Bei späteren Entwicklungsschritten sollte also stets hinterfragt werden, ob die Entscheidungen diese (Mehr-) Werte des Produkts für den Nutzer positiv oder negativ beeinflussen. Darüber hinaus sollten die Werte auch Beachtung finden bei der Erstellung des Backlogs in Form von User-Storys. Es fällt Projektteams oft schwer, den Nutzen einer User-Story sinnvoll anzugeben. Die Werte bilden eine Richtlinie, an der sich das Team bei der Formulierung des Nutzens orientieren kann.

Tipps für den 2. Schritt:

  • Überlegen, welchen Wert das Produkt für den Nutzer hat.
  • Die Diskussion über die Werte deckt implizites Wissen auf.
  • Die Werte des Produkts für den Nutzer als Basis in den User-Storys verwenden.

Warum sollte „Volker Vorstand“ in unserem Beispiel die App nutzen wollen? In einer regen Diskussion einigt sich das Produktentwicklungsteam auf die folgenden vier Werte:

  • Gewährt Zugang: Durch die Freigabe per App kann auch von unterwegs gearbeitet werden.
  • Mindert Aufwand: Kein Drucken, Unterschreiben, Scannen, Weiterleiten notwendig.
  • Motiviert: Durch Gamification-Ansätze soll eine möglichst schnelle Genehmigung erfolgen.
  • Bietet Sicherheit: Die Budgetfreigabe muss weiterhin den Konzernvorgaben entsprechen.

3. Schritt: Welche Gefühle ruft das Produkt hervor?

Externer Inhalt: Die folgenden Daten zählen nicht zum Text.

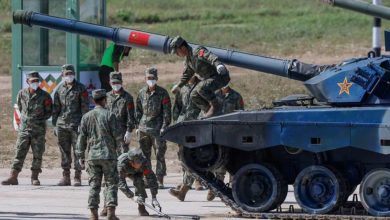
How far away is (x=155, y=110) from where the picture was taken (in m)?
21.5

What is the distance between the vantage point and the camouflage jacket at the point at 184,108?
21.2 meters

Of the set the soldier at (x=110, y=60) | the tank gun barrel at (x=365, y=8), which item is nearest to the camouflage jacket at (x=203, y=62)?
the tank gun barrel at (x=365, y=8)

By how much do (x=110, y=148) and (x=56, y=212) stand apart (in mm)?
2135

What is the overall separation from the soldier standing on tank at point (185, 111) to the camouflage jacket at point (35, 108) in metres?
2.18

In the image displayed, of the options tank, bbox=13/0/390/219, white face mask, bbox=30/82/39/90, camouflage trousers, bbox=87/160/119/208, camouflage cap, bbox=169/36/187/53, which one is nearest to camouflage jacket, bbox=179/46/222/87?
camouflage cap, bbox=169/36/187/53

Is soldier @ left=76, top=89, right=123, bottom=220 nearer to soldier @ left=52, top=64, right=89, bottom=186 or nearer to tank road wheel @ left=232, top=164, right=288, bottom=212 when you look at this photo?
tank road wheel @ left=232, top=164, right=288, bottom=212

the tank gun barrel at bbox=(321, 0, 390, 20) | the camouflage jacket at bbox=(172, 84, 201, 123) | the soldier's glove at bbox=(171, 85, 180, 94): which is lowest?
the camouflage jacket at bbox=(172, 84, 201, 123)

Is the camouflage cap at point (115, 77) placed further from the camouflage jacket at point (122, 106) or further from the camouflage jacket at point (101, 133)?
the camouflage jacket at point (101, 133)

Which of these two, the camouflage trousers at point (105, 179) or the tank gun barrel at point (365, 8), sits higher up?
the tank gun barrel at point (365, 8)

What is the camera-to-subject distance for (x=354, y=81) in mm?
17969

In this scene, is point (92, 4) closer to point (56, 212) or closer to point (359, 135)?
point (56, 212)

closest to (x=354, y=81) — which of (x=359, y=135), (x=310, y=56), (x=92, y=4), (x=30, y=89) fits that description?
(x=359, y=135)

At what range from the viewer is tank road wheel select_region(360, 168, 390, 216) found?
1733 centimetres

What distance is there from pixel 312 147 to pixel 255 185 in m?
1.10
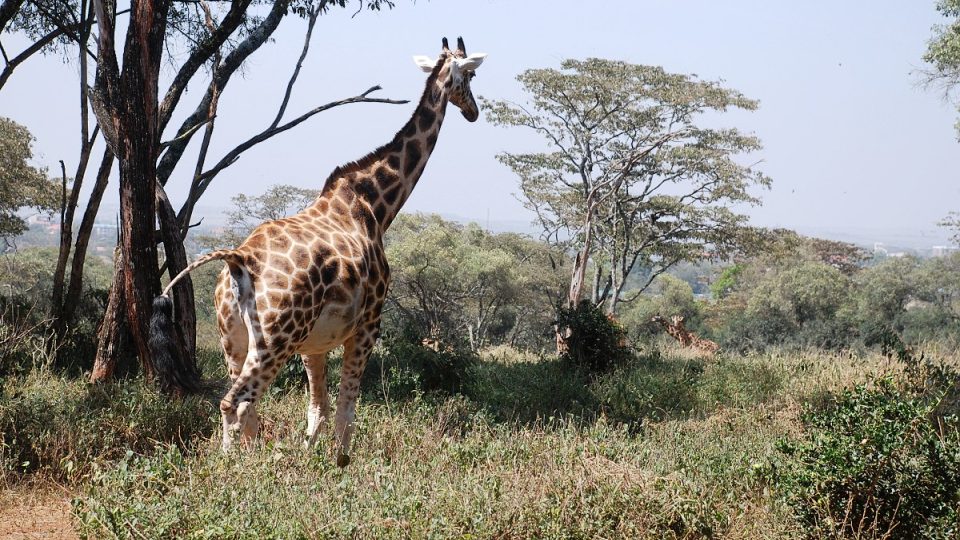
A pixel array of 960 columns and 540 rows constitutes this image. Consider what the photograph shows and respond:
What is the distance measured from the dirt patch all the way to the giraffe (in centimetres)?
105

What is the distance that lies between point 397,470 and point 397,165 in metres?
2.57

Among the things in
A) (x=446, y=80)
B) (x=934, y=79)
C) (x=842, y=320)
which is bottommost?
(x=842, y=320)

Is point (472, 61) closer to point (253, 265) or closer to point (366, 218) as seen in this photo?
point (366, 218)

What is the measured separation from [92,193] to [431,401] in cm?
456

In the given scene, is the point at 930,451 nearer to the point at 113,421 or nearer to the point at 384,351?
the point at 113,421

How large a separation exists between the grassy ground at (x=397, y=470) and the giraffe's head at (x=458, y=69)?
101 inches

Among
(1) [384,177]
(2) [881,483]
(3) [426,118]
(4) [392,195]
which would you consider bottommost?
(2) [881,483]

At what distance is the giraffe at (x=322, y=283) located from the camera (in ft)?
17.8

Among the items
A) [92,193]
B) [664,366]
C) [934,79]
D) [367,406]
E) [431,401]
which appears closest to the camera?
[367,406]

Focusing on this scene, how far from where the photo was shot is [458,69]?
7.16 meters

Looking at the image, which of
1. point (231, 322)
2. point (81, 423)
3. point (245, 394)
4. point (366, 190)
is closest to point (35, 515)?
point (81, 423)

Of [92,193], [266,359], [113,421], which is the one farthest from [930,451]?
[92,193]

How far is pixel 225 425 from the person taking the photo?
542cm

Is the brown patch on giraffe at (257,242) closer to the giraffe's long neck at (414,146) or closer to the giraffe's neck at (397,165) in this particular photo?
the giraffe's neck at (397,165)
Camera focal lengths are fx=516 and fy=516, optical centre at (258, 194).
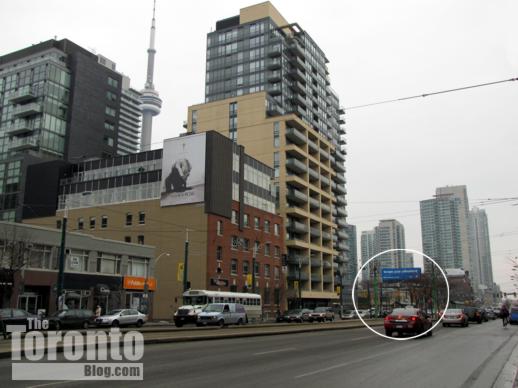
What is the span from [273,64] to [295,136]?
23026 millimetres

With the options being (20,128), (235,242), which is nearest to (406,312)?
(235,242)

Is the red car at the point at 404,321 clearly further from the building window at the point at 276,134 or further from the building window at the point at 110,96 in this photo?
the building window at the point at 110,96

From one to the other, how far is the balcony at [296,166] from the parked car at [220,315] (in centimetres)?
5394

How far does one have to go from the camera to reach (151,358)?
1450 centimetres

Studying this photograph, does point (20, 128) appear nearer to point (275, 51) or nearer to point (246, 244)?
point (275, 51)

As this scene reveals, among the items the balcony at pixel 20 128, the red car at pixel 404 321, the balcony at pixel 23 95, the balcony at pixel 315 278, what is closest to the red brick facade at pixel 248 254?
the balcony at pixel 315 278

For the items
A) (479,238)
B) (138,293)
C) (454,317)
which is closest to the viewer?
(454,317)

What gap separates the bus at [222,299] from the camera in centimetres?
4734

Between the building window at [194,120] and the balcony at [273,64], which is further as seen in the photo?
the balcony at [273,64]

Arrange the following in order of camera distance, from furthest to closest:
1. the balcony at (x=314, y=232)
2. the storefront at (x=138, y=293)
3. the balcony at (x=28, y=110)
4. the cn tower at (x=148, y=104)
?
the cn tower at (x=148, y=104)
the balcony at (x=28, y=110)
the balcony at (x=314, y=232)
the storefront at (x=138, y=293)

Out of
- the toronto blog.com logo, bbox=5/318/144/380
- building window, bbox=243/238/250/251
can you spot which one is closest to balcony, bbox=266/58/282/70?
building window, bbox=243/238/250/251

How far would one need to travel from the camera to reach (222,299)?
162 feet

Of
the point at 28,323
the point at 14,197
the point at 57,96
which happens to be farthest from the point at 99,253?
the point at 57,96

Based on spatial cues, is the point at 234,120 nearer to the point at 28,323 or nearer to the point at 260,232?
the point at 260,232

Anschließend an die Definition des Nutzers und der Werte folgt der nächste Schritt in der Entwicklung des Produkts. Jedes Teammitglied versetzt sich nun in die Rolle des Nutzers und hält schriftlich fest, welches Gefühl ihm das Produkt vermittelt. Wichtig: nur ein Gefühl pro Notizzettel notieren. Die Aufgabe eines Moderators ist es dann, ähnliche Gefühle zu gruppieren. Das Ergebnis ist eine Post-it-Wand voller Gefühle. Jedes Teammitglied darf daraufhin drei Punkte auf die Gefühle verteilen, die der eigenen Meinung nach am stärksten mit dem Produkt verbunden sind. Folgende drei Gefühle haben sich im Praxisbeispiel für „Volker Vorstand“ gefunden:

  • Er fühlt sich sicher.
  • Er fühlt sich motiviert.
  • Er ist begeistert (von der Einfachheit).

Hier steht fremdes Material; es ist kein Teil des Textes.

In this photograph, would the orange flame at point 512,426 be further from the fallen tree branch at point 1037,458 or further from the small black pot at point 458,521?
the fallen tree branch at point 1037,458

4. Schritt: Mit Cover-Storys die Zukunft visualisieren

Mit Nutzern, Werten und Gefühlen ist eine gute Basis für das weitere Vorgehen gelegt. Was fehlt, ist ein übergeordnetes Ziel beziehungsweise eine Vision für das Produkt, die allen Beteiligten im Entwicklungsprozess weitere Orientierung gibt. Die Herausforderung besteht darin, dieses Ziel oder diese Vision im Rahmen eines Workshops mit idealerweise nicht mehr als zehn Teilnehmern zu finden. Die Lösung: eine Cover-Story. Die Workshop-Teilnehmer stellen sich Folgendes vor: Das Produkt, in unserem Beispiel die Freigabe-App, ist seit einem Jahr erfolgreich auf dem Markt und wird vom wichtigsten Branchenmagazin auf der Titelseite präsentiert. Gemeinsam texten und visualisieren alle Teilnehmer dieses Cover nun in 15 bis 20 Minuten auf einem Flipchart. Hier kommt das Chaos ins Spiel. Alle arbeiten gleichzeitig an dem Cover, es gibt keinen Plan und keine definierte Vorgehensweise. Das Cover entsteht spontan. Und ja, das funktioniert wirklich. Abbildung 2 zeigt beispielhaft zwei Cover zu anderen Praxisbeispielen, die auf Basis der beschriebenen Methode entstanden sind.

Abb. 2: In Cover-Storys (Schritt 4) visualisieren die Teilnehmer, wie sie sich die Berichterstattung eines fiktiven Magazins über ihr Produkt vorstellen

Mithilfe der Cover-Story wird die Zukunft gemeinsam visualisiert und dokumentiert. Die Methode schafft ein einheitliches Verständnis und Commitment für die Vision. Den Projektbeteiligten, die nicht an der Erstellung der fiktiven Titelseite mitgewirkt haben, fehlt dieses gemeinschaftliche Erlebnis allerdings. Um auch sie inhaltlich abzuholen, eignet sich das Festhalten der Vision in Form eines Satzes.

Tipps für den 4. Schritt:

  • Gefühle zu dem Produkt sammeln.
  • Ausreichend Material für die CoverStory bereitstellen: Stifte, Kleber, Notizzettel usw.
  • Die Teilnehmer ermutigen, zusammen am Cover zu arbeiten und nicht nur eine Person zeichnen zu lassen.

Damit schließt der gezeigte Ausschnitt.